[Stored items from a collection]
-*-
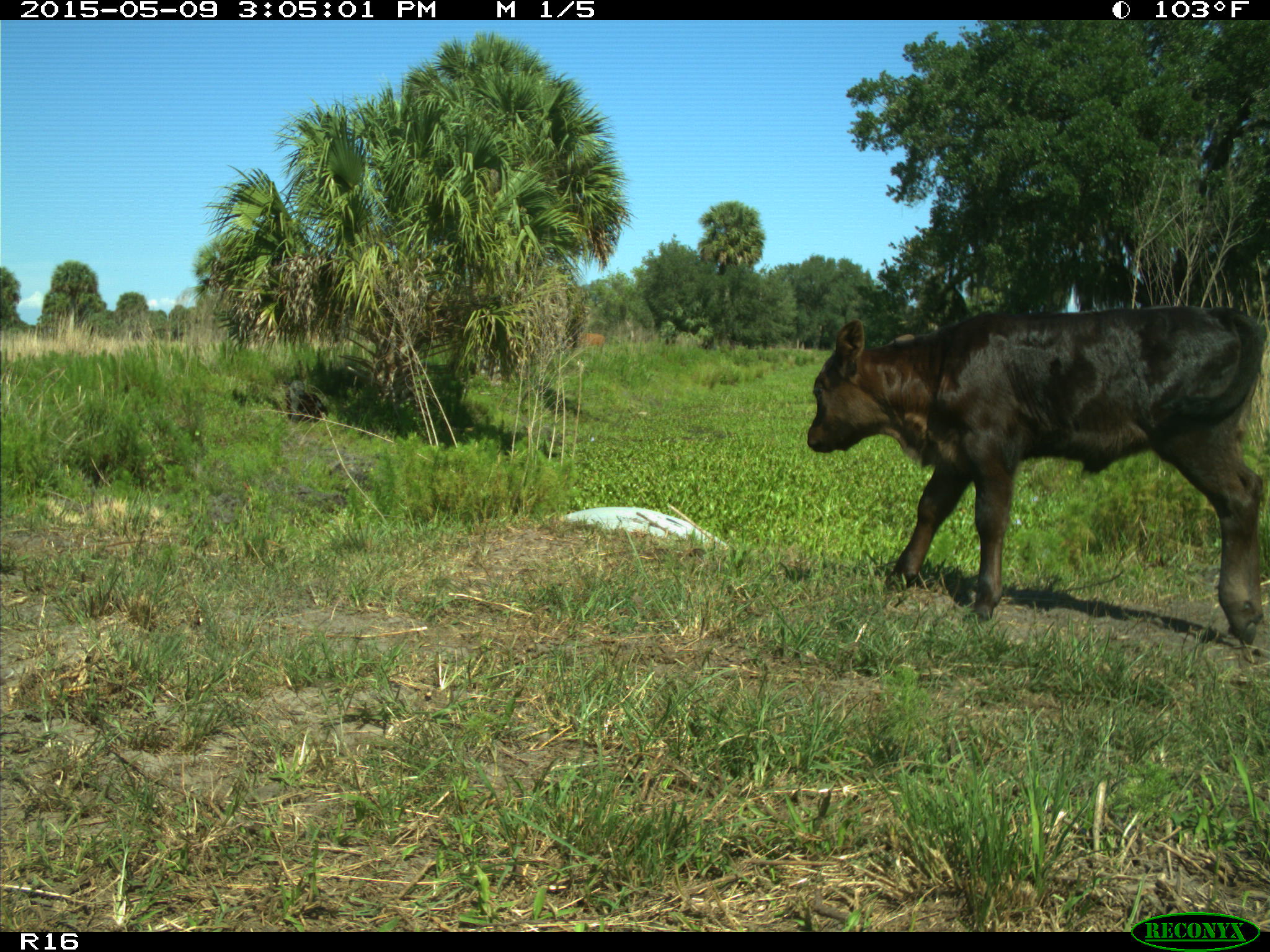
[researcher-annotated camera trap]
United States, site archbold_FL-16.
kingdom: Animalia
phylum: Chordata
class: Mammalia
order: Artiodactyla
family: Bovidae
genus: Bos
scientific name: Bos taurus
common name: domestic cow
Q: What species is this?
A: Bos taurus (domestic cow).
-*-
§ **Task details**
Return an exact transcription of the entries above, excluding each image.

§ **Answer to the problem**
[researcher-annotated camera trap]
United States, site archbold_FL-16.
kingdom: Animalia
phylum: Chordata
class: Mammalia
order: Artiodactyla
family: Bovidae
genus: Bos
scientific name: Bos taurus
common name: domestic cow
Q: What species is this?
A: Bos taurus (domestic cow).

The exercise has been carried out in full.